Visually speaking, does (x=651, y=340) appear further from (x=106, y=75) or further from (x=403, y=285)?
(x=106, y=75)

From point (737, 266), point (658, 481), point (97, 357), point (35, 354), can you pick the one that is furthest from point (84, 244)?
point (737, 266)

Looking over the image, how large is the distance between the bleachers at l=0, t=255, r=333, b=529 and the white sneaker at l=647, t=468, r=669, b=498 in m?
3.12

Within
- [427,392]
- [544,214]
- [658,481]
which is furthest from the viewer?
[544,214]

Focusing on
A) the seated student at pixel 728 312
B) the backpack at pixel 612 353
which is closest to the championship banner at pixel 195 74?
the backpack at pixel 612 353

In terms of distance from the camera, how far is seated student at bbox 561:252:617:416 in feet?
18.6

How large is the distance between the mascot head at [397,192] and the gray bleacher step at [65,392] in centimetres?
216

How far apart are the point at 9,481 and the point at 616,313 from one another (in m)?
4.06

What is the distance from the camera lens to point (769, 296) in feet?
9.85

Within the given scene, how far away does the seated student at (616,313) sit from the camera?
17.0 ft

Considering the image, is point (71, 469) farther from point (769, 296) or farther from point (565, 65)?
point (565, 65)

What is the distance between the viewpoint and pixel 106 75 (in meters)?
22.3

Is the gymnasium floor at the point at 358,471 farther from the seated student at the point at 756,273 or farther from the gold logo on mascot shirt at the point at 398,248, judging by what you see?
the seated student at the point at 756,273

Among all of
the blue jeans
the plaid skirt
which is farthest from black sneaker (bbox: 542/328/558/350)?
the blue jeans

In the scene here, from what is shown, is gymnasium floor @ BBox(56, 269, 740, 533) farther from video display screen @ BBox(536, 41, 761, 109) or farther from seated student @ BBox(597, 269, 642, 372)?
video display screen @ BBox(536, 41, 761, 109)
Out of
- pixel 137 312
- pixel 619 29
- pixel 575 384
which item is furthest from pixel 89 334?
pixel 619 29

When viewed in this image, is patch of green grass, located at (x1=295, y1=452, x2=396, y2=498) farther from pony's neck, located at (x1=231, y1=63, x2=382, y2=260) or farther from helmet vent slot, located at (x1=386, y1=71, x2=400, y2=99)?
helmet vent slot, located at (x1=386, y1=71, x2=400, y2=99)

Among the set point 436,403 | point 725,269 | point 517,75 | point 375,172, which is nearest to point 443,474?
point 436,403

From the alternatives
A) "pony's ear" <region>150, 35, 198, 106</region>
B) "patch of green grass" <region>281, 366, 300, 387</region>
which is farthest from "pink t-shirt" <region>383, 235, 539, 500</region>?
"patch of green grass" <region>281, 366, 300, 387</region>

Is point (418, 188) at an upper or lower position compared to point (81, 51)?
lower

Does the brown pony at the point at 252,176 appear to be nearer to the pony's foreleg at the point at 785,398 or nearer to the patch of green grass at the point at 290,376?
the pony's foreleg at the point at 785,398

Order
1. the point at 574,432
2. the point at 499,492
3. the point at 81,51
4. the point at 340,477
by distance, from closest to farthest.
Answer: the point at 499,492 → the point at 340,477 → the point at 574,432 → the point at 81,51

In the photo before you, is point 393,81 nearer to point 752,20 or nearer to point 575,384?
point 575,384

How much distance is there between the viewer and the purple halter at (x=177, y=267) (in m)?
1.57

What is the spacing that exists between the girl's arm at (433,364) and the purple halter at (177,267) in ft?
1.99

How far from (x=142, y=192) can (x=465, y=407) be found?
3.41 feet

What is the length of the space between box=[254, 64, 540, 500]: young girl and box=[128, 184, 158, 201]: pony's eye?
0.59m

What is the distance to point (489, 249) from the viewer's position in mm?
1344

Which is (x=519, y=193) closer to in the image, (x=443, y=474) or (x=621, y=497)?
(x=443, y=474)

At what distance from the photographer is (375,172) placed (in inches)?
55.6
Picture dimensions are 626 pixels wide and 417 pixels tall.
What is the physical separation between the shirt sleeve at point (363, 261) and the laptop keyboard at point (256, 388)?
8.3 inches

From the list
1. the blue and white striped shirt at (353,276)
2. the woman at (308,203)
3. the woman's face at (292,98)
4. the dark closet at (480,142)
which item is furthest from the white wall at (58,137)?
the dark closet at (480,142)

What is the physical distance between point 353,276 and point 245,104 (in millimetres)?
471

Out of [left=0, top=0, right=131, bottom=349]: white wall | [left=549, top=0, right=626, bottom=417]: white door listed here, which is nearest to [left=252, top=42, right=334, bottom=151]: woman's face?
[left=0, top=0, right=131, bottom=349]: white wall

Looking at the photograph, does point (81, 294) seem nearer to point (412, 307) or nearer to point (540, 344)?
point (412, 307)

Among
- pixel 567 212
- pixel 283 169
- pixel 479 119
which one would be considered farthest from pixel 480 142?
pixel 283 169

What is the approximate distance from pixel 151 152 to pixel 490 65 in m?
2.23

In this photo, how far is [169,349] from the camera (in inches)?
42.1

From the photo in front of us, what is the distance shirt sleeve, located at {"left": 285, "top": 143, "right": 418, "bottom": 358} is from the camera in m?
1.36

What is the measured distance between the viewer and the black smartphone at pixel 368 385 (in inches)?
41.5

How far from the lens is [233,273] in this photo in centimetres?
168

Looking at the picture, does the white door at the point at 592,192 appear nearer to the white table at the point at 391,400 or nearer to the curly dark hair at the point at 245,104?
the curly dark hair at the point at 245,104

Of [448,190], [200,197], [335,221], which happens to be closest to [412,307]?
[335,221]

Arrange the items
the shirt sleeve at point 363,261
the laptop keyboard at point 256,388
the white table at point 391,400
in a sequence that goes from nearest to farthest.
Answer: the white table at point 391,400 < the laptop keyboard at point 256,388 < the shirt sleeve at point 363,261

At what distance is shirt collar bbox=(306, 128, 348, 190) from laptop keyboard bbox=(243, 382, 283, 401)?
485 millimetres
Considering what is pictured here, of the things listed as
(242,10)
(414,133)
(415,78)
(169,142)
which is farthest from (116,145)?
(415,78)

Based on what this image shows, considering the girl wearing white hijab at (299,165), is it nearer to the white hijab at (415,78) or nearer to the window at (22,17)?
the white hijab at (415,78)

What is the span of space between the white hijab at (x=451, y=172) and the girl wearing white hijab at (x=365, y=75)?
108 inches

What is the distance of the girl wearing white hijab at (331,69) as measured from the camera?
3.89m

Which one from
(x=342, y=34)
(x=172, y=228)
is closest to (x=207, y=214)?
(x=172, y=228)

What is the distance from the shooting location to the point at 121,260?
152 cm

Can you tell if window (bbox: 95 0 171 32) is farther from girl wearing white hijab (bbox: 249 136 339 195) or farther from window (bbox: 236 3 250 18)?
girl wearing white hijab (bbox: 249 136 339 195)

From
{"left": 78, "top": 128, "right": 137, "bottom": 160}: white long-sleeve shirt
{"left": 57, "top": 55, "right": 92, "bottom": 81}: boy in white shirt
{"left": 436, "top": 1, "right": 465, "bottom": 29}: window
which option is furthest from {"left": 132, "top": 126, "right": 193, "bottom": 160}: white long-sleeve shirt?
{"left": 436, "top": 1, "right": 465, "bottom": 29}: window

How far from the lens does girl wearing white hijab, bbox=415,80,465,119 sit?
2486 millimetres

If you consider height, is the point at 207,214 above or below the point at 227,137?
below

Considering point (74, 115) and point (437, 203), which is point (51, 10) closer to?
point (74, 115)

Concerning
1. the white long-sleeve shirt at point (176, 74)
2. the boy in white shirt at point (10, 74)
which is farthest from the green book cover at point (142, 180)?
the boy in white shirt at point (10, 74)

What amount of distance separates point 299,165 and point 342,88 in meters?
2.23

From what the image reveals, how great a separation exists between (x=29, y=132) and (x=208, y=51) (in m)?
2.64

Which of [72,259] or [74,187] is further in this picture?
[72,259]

Problem to solve: Repeat the lines above exactly.

Answer to the task:
Visually speaking, does (x=651, y=340) appear further from (x=106, y=75) or further from (x=403, y=285)?
(x=106, y=75)

From point (737, 266), point (658, 481), point (97, 357), point (35, 354), can you pick the one that is furthest from point (84, 244)?
point (737, 266)

Looking over the image, how large is the distance between the bleachers at l=0, t=255, r=333, b=529 and the white sneaker at l=647, t=468, r=669, b=498 in m?
3.12

Within
- [427,392]
- [544,214]
- [658,481]
which is furthest from the viewer?
[544,214]

Focusing on
A) the seated student at pixel 728 312
B) the backpack at pixel 612 353
which is closest to the championship banner at pixel 195 74?
the backpack at pixel 612 353

In terms of distance from the camera, how far is seated student at bbox 561:252:617:416 in feet?
18.6

How large is the distance between the mascot head at [397,192] and the gray bleacher step at [65,392] in centimetres?
216

How far apart are the point at 9,481 and the point at 616,313 from one another (in m)?
4.06

What is the distance from the camera lens to point (769, 296) in feet?
9.85

Within the given scene, how far away does the seated student at (616,313) sit from the camera?
17.0 ft

Considering the image, is point (71, 469) farther from point (769, 296) or farther from point (565, 65)?
point (565, 65)

What is the distance between the viewpoint and pixel 106 75 (in meters)?
22.3

Is the gymnasium floor at the point at 358,471 farther from the seated student at the point at 756,273 or farther from the gold logo on mascot shirt at the point at 398,248, judging by what you see?
the seated student at the point at 756,273

Among all of
the blue jeans
the plaid skirt
which is farthest from black sneaker (bbox: 542/328/558/350)?
the blue jeans

In the scene here, from what is shown, is gymnasium floor @ BBox(56, 269, 740, 533) farther from video display screen @ BBox(536, 41, 761, 109) or farther from seated student @ BBox(597, 269, 642, 372)?
video display screen @ BBox(536, 41, 761, 109)
Out of
- pixel 137 312
- pixel 619 29
- pixel 575 384
which item is furthest from pixel 89 334?
pixel 619 29

When viewed in this image, is patch of green grass, located at (x1=295, y1=452, x2=396, y2=498) farther from pony's neck, located at (x1=231, y1=63, x2=382, y2=260) or farther from helmet vent slot, located at (x1=386, y1=71, x2=400, y2=99)?
helmet vent slot, located at (x1=386, y1=71, x2=400, y2=99)

Among the set point 436,403 | point 725,269 | point 517,75 | point 375,172, which is nearest to point 443,474?
point 436,403

From the alternatives
A) "pony's ear" <region>150, 35, 198, 106</region>
B) "patch of green grass" <region>281, 366, 300, 387</region>
which is farthest from "pink t-shirt" <region>383, 235, 539, 500</region>?
"patch of green grass" <region>281, 366, 300, 387</region>

Is point (418, 188) at an upper or lower position compared to point (81, 51)?
lower

Does the brown pony at the point at 252,176 appear to be nearer to the pony's foreleg at the point at 785,398 or nearer to the patch of green grass at the point at 290,376?
the pony's foreleg at the point at 785,398

Order
1. the point at 574,432
2. the point at 499,492
3. the point at 81,51
4. the point at 340,477
by distance, from closest to farthest.
Answer: the point at 499,492 → the point at 340,477 → the point at 574,432 → the point at 81,51

In the photo before you, is point 393,81 nearer to point 752,20 or nearer to point 575,384?
point 575,384

How much distance is there between the viewer and the purple halter at (x=177, y=267) (in m)?
1.57

What is the spacing that exists between the girl's arm at (433,364) and the purple halter at (177,267) in ft?
1.99

How far from (x=142, y=192) can (x=465, y=407) be found?
3.41 feet

What is the length of the space between box=[254, 64, 540, 500]: young girl and box=[128, 184, 158, 201]: pony's eye?
0.59m

What is the distance to point (489, 249) from the viewer's position in mm?
1344

Which is (x=519, y=193) closer to in the image, (x=443, y=474) or (x=621, y=497)?
(x=443, y=474)

At what distance from the photographer is (375,172) placed (in inches)?
55.6
Picture dimensions are 626 pixels wide and 417 pixels tall.
What is the physical separation between the shirt sleeve at point (363, 261) and the laptop keyboard at point (256, 388)?
8.3 inches

From the list
1. the blue and white striped shirt at (353,276)
2. the woman at (308,203)
3. the woman's face at (292,98)
4. the dark closet at (480,142)
which item is furthest from the white wall at (58,137)?
the dark closet at (480,142)

What is the physical distance between point 353,276 and point 245,104 (in millimetres)?
471

Out of [left=0, top=0, right=131, bottom=349]: white wall | [left=549, top=0, right=626, bottom=417]: white door listed here, which is nearest to [left=252, top=42, right=334, bottom=151]: woman's face?
[left=0, top=0, right=131, bottom=349]: white wall

Looking at the photograph, does point (81, 294) seem nearer to point (412, 307) or nearer to point (540, 344)?
point (412, 307)

Among
- pixel 567 212
- pixel 283 169
- pixel 479 119
which one would be considered farthest from pixel 480 142?
pixel 283 169

What is the approximate distance from pixel 151 152 to pixel 490 65 in m?
2.23

In this photo, how far is [169,349] from the camera (in inches)?
42.1

From the photo in front of us, what is the distance shirt sleeve, located at {"left": 285, "top": 143, "right": 418, "bottom": 358} is from the camera in m?
1.36

What is the measured distance between the viewer and the black smartphone at pixel 368 385 (in inches)?
41.5

How far from the lens is [233,273] in this photo in centimetres?
168

Looking at the picture, does the white door at the point at 592,192 appear nearer to the white table at the point at 391,400 or nearer to the curly dark hair at the point at 245,104?
the curly dark hair at the point at 245,104

Of [448,190], [200,197], [335,221], which happens to be closest to [412,307]?
[335,221]

Arrange the items
the shirt sleeve at point 363,261
the laptop keyboard at point 256,388
the white table at point 391,400
in a sequence that goes from nearest to farthest.
Answer: the white table at point 391,400 < the laptop keyboard at point 256,388 < the shirt sleeve at point 363,261

At what distance is shirt collar bbox=(306, 128, 348, 190) from laptop keyboard bbox=(243, 382, 283, 401)?
485 millimetres
Considering what is pictured here, of the things listed as
(242,10)
(414,133)
(415,78)
(169,142)
which is farthest from (116,145)?
(415,78)

Based on what this image shows, considering the girl wearing white hijab at (299,165), is it nearer to the white hijab at (415,78) or nearer to the window at (22,17)?
the white hijab at (415,78)

What is the span of space between the white hijab at (x=451, y=172) and the girl wearing white hijab at (x=365, y=75)?
108 inches

What is the distance of the girl wearing white hijab at (331,69) as measured from the camera?
3.89m

Which one from
(x=342, y=34)
(x=172, y=228)
is closest to (x=207, y=214)?
(x=172, y=228)

What is the distance from the shooting location to the point at 121,260?
152 cm

Can you tell if window (bbox: 95 0 171 32) is farther from girl wearing white hijab (bbox: 249 136 339 195) or farther from window (bbox: 236 3 250 18)?
girl wearing white hijab (bbox: 249 136 339 195)

From
{"left": 78, "top": 128, "right": 137, "bottom": 160}: white long-sleeve shirt
{"left": 57, "top": 55, "right": 92, "bottom": 81}: boy in white shirt
{"left": 436, "top": 1, "right": 465, "bottom": 29}: window
which option is furthest from {"left": 132, "top": 126, "right": 193, "bottom": 160}: white long-sleeve shirt?
{"left": 436, "top": 1, "right": 465, "bottom": 29}: window

How far from the lens does girl wearing white hijab, bbox=415,80,465,119 sit?
2486 millimetres

If you consider height, is the point at 207,214 above or below the point at 227,137?
below

Considering point (74, 115) and point (437, 203), which is point (51, 10) closer to?
point (74, 115)

Concerning
1. the white long-sleeve shirt at point (176, 74)
2. the boy in white shirt at point (10, 74)
which is farthest from the green book cover at point (142, 180)?
the boy in white shirt at point (10, 74)

What amount of distance separates point 299,165 and point 342,88 in meters?
2.23

From what the image reveals, how great a separation exists between (x=29, y=132) and (x=208, y=51) (in m)?
2.64

Which of [72,259] or [74,187] is further in this picture?
[72,259]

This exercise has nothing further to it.